▶ [TASK STATEMENT]: Your job is to set down the stretch of entries that opens with the line containing "common name: bobcat" and closes with the line containing "family: Canidae". Keep both end lines, copy each exactly, and add nothing.
RECORDS SHOWN below:
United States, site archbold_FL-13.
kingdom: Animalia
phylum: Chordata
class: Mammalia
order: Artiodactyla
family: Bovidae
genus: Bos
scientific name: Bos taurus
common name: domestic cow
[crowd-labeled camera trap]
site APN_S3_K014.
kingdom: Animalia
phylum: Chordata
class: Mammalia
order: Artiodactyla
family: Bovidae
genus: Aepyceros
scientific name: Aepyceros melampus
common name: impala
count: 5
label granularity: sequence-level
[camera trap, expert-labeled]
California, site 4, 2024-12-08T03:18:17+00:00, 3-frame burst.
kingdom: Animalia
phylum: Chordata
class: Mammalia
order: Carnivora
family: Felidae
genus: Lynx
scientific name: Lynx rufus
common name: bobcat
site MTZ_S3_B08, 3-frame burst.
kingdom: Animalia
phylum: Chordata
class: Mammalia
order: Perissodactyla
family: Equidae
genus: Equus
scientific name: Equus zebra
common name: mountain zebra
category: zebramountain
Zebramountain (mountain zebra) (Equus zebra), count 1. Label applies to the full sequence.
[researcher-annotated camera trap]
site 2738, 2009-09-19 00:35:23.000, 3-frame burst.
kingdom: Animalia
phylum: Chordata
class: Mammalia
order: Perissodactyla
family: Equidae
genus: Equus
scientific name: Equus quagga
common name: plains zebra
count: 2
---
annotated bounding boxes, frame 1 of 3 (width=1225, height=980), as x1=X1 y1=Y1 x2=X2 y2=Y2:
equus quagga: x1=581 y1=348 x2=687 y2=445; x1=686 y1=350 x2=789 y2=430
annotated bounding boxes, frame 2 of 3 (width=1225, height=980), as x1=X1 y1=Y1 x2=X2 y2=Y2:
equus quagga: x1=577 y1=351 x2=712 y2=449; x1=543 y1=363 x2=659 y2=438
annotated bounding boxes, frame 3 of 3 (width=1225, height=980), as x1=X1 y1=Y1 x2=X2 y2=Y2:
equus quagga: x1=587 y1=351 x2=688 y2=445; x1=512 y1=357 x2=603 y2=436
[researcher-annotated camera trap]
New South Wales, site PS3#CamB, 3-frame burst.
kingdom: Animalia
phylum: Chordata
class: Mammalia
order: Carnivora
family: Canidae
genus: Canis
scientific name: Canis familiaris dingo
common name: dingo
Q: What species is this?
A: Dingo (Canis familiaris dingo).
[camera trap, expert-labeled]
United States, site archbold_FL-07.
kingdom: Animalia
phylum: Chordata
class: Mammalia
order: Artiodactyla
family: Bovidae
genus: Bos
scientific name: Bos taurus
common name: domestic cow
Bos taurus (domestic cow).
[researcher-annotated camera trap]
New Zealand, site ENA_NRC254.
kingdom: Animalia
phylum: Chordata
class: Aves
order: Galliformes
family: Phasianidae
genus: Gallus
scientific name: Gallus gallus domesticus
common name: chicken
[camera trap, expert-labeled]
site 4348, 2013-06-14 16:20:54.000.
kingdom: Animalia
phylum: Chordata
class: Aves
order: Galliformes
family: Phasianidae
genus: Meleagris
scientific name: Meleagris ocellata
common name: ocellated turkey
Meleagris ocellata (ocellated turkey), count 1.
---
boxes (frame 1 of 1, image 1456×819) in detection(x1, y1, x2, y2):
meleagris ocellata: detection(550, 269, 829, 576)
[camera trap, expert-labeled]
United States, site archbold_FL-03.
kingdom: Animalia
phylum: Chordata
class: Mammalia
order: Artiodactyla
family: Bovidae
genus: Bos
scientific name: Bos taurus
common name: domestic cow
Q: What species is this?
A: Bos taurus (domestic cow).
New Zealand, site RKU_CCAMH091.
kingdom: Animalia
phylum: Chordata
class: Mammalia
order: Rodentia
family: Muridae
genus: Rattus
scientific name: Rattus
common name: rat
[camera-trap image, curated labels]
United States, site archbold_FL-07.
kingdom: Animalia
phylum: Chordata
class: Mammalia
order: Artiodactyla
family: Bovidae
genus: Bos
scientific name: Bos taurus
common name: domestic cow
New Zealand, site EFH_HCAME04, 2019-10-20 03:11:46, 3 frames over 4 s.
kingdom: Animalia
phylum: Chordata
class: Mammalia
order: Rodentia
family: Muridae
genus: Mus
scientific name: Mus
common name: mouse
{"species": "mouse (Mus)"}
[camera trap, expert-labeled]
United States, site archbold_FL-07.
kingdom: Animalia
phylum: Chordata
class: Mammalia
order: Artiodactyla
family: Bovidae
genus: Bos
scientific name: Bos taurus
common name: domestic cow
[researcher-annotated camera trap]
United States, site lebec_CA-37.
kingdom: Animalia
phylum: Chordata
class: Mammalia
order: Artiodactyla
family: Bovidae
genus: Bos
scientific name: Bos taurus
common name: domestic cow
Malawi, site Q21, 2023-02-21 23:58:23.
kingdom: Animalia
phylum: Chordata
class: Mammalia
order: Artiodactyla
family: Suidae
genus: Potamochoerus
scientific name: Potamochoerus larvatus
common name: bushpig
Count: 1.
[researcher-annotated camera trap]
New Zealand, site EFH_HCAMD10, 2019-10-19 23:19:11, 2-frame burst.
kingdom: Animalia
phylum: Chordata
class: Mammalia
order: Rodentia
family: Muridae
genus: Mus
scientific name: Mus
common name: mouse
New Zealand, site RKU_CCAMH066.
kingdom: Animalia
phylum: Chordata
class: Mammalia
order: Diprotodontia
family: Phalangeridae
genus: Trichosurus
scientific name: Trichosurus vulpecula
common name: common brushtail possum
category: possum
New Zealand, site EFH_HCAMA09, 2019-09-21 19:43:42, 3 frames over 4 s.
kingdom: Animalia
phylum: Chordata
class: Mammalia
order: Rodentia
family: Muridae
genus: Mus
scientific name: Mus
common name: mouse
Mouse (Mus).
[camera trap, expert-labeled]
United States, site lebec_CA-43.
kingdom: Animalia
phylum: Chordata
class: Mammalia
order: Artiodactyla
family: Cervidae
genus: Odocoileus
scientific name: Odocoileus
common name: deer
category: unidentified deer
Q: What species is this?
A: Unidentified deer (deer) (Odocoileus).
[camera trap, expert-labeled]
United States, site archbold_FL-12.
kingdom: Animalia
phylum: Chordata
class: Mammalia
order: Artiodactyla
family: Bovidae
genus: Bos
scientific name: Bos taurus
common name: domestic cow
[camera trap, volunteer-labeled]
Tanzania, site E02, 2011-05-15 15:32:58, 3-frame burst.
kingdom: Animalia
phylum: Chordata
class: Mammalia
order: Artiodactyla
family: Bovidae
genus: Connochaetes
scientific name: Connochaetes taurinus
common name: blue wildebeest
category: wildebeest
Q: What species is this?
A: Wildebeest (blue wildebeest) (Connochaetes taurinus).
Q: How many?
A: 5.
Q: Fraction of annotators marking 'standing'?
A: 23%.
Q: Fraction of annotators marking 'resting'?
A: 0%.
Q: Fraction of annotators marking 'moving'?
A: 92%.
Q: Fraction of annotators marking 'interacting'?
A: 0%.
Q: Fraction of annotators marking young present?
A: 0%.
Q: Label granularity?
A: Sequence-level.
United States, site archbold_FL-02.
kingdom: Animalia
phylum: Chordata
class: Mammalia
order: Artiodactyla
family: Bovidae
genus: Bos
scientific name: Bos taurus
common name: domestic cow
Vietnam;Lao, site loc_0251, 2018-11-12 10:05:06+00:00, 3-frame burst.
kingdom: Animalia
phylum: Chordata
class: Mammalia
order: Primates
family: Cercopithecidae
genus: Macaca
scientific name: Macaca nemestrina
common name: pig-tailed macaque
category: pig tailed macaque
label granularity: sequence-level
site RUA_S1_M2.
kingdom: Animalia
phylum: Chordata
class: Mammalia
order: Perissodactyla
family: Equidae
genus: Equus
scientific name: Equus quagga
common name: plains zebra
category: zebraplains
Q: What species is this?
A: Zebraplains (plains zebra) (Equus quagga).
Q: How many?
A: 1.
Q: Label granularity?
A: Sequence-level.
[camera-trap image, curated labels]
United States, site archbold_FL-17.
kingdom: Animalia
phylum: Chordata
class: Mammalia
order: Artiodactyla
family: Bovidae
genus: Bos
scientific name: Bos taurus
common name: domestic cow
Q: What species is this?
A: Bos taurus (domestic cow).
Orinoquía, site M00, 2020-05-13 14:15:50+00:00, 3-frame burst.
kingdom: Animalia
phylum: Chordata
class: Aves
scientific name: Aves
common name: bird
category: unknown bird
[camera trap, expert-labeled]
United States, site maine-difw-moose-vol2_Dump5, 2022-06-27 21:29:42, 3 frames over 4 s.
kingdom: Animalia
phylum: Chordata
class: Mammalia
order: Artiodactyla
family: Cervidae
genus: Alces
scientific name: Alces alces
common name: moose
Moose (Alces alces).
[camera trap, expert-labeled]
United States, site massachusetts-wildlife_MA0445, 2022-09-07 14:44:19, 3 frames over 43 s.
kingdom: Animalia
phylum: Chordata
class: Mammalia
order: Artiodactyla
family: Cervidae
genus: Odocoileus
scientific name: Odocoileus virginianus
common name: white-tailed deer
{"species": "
End of RECORDS SHOWN.
▶ [RESPONSE TO THE EXERCISE]:
common name: bobcat
site MTZ_S3_B08, 3-frame burst.
kingdom: Animalia
phylum: Chordata
class: Mammalia
order: Perissodactyla
family: Equidae
genus: Equus
scientific name: Equus zebra
common name: mountain zebra
category: zebramountain
Zebramountain (mountain zebra) (Equus zebra), count 1. Label applies to the full sequence.
[researcher-annotated camera trap]
site 2738, 2009-09-19 00:35:23.000, 3-frame burst.
kingdom: Animalia
phylum: Chordata
class: Mammalia
order: Perissodactyla
family: Equidae
genus: Equus
scientific name: Equus quagga
common name: plains zebra
count: 2
---
annotated bounding boxes, frame 1 of 3 (width=1225, height=980), as x1=X1 y1=Y1 x2=X2 y2=Y2:
equus quagga: x1=581 y1=348 x2=687 y2=445; x1=686 y1=350 x2=789 y2=430
annotated bounding boxes, frame 2 of 3 (width=1225, height=980), as x1=X1 y1=Y1 x2=X2 y2=Y2:
equus quagga: x1=577 y1=351 x2=712 y2=449; x1=543 y1=363 x2=659 y2=438
annotated bounding boxes, frame 3 of 3 (width=1225, height=980), as x1=X1 y1=Y1 x2=X2 y2=Y2:
equus quagga: x1=587 y1=351 x2=688 y2=445; x1=512 y1=357 x2=603 y2=436
[researcher-annotated camera trap]
New South Wales, site PS3#CamB, 3-frame burst.
kingdom: Animalia
phylum: Chordata
class: Mammalia
order: Carnivora
family: Canidae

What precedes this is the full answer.